Плач усилился. Не иначе, к Хованье пожаловали незваные гости. В мгновение ока Хованья растворилась. Она позволила воздуху нести себя, она пролетала сквозь ветки, стволы и камни. За приозерный тростник Хованья зацепилась.
У берега рыдала третья девочка. Она была одета только в нательную рубашку.
Жизненной силы в детях всегда было много. Они могли вырасти в кого угодно — хоть в царя, хоть в ведуна. Девочка выглядела крепкой.
Если Екатия не уготовила ей смерть родами, жизненной силы Хованье хватит до весенних паводков.
— Чего ревешь? — спросила Хованья. Она сгустилась над водой
У девочки округлился рот — она собиралась звать на подмогу. Хованья шагнула навстречу, готовясь схватить дитя и утащить под воду.
— Чур меня, — сказала девочка. — Ты кто?
Она была младше других.
— Хованья. А ты?
— Аглая, — девочка посмотрела на воду, потом на Хованью. — Ты не боишься? Здесь русалки водятся злые. Они на дно тащат. Они и куклу мою забрали.

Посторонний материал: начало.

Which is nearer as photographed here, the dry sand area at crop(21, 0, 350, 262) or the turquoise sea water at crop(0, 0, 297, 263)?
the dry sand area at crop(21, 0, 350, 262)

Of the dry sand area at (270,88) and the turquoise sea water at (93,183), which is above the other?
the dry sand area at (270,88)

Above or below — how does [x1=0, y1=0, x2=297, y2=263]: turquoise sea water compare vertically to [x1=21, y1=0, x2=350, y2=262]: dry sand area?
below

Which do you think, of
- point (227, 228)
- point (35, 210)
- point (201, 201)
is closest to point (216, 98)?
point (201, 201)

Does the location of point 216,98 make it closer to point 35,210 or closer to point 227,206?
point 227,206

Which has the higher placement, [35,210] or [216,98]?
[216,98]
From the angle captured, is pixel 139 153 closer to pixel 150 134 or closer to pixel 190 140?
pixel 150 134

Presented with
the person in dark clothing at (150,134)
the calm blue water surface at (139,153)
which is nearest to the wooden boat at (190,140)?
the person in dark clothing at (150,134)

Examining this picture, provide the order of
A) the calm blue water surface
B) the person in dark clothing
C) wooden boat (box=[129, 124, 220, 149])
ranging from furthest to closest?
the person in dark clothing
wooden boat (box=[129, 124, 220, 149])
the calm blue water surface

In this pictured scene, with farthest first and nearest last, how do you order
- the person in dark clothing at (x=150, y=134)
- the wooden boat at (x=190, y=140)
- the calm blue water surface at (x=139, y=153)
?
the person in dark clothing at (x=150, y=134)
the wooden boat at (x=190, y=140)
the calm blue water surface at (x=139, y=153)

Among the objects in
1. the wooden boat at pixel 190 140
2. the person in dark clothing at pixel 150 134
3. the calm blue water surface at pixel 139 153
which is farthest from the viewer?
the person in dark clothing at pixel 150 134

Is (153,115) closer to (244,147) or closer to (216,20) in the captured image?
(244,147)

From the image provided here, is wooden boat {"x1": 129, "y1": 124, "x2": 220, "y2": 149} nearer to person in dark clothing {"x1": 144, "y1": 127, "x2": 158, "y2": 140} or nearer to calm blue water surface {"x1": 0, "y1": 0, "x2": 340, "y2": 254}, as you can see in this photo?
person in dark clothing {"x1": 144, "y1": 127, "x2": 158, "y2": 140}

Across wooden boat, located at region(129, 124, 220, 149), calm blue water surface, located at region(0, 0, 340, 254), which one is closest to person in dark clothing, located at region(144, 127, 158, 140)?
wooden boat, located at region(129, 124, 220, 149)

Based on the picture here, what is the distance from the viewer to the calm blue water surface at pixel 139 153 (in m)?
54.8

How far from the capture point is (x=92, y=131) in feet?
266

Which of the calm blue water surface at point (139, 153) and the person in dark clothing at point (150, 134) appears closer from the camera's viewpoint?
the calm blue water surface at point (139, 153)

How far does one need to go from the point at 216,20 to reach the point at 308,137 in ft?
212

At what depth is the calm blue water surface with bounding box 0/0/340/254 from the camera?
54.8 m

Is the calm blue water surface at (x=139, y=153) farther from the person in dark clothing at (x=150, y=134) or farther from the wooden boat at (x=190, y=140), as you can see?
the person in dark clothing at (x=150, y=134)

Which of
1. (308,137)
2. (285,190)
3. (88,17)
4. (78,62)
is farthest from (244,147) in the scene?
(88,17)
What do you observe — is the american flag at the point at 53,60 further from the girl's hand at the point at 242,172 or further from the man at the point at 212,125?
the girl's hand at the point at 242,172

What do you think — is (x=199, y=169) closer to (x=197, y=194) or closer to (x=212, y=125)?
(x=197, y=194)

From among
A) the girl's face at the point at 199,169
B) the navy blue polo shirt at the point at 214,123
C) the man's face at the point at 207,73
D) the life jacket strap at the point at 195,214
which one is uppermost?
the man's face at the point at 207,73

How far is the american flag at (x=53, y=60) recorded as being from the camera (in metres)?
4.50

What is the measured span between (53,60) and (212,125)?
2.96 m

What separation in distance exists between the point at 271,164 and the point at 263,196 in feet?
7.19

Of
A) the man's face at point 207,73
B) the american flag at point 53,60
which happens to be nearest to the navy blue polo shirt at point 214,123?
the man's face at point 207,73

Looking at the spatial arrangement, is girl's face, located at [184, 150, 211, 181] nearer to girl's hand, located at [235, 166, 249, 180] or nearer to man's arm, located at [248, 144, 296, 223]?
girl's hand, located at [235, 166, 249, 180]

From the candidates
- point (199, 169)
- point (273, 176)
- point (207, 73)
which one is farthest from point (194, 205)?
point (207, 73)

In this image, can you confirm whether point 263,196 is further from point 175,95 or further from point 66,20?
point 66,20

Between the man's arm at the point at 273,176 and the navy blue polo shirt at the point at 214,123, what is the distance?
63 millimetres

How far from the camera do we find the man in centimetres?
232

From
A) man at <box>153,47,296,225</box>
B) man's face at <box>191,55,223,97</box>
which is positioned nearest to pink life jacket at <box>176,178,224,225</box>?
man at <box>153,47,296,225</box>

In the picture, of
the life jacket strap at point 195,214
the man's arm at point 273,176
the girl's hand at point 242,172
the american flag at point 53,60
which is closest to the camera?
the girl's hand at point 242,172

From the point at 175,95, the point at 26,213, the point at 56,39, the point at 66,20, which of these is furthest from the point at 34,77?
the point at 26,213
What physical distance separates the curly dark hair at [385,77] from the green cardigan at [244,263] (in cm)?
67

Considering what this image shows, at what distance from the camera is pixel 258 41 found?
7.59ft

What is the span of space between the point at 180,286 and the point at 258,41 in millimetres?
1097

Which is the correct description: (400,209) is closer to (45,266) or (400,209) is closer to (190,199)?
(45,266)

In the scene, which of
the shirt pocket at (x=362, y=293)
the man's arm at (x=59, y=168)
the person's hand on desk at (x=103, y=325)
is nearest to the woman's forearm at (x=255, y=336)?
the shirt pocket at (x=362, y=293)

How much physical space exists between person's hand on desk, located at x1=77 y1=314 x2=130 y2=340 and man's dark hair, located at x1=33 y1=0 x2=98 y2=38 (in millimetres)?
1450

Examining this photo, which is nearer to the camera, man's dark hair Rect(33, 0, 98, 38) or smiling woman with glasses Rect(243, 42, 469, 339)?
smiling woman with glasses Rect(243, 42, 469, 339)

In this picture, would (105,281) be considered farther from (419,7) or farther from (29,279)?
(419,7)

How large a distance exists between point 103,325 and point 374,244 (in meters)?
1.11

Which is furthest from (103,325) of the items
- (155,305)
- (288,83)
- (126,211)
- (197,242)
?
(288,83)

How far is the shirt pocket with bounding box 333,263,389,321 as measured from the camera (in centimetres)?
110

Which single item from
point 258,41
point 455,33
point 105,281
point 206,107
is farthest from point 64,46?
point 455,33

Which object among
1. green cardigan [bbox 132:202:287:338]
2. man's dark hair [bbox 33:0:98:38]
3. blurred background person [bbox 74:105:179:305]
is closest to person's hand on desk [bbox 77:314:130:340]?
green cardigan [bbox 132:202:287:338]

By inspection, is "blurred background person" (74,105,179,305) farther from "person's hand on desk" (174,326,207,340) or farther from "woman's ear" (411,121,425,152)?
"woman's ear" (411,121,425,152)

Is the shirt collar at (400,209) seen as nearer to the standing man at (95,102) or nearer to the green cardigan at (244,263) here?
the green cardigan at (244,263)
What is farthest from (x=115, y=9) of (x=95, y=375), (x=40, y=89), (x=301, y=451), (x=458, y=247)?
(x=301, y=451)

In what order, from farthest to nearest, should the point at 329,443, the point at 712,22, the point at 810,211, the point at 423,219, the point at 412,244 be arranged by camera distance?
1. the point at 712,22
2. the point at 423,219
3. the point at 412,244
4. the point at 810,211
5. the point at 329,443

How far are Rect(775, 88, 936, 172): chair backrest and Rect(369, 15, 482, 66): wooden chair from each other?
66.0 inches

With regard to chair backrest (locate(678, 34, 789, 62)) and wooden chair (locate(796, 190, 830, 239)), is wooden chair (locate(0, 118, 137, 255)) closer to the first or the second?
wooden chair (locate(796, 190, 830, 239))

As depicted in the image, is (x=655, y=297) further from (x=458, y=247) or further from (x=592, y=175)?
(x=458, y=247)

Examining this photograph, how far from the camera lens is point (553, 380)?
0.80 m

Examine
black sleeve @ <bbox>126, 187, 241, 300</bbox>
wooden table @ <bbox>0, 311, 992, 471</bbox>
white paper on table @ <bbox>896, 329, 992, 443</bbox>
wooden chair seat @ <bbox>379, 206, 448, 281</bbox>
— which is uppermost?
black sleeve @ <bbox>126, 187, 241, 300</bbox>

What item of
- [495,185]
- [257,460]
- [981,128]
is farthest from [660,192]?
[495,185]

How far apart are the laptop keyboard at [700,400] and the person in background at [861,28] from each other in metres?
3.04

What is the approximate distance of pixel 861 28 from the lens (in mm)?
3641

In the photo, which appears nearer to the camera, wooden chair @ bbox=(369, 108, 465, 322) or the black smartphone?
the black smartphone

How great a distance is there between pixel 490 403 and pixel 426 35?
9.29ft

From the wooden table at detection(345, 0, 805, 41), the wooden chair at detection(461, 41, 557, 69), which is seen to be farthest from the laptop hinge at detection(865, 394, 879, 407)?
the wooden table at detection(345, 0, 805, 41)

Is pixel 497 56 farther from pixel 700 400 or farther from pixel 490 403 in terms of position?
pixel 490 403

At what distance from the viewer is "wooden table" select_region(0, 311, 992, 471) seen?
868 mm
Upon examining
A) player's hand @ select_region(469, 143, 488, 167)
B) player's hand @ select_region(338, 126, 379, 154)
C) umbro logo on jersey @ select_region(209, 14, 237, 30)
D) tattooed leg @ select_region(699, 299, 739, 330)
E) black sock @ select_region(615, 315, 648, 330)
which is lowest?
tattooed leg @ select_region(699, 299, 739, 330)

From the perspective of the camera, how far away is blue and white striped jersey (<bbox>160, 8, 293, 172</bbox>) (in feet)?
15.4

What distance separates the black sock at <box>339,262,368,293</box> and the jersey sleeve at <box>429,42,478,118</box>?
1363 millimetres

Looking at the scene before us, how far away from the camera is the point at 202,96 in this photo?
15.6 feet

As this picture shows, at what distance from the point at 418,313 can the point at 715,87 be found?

Водяной царь хранил человечьи вещи. Он любил драгоценные камни, золотые украшения и омытые водой черепа. Хованья забирала только жизненную силу. Портки с сапогами оставляла лихим людям.
— Где уронила-то?
— Ее русалки забрали, как Никиту — повторила девочка. Она не заметила, как замочила подол рубашки. Кто-то одарил ребенка оберегом, зашив в куклу волос живого человека. Обереги излучали тепло, их задачей было отгонять навью стужу. Действительно, откуда-то шел неприятный жар.
Хованья огляделась.
В тростнике запутался лоскуток. Хованья взялась за него и вытащила груду тряпок.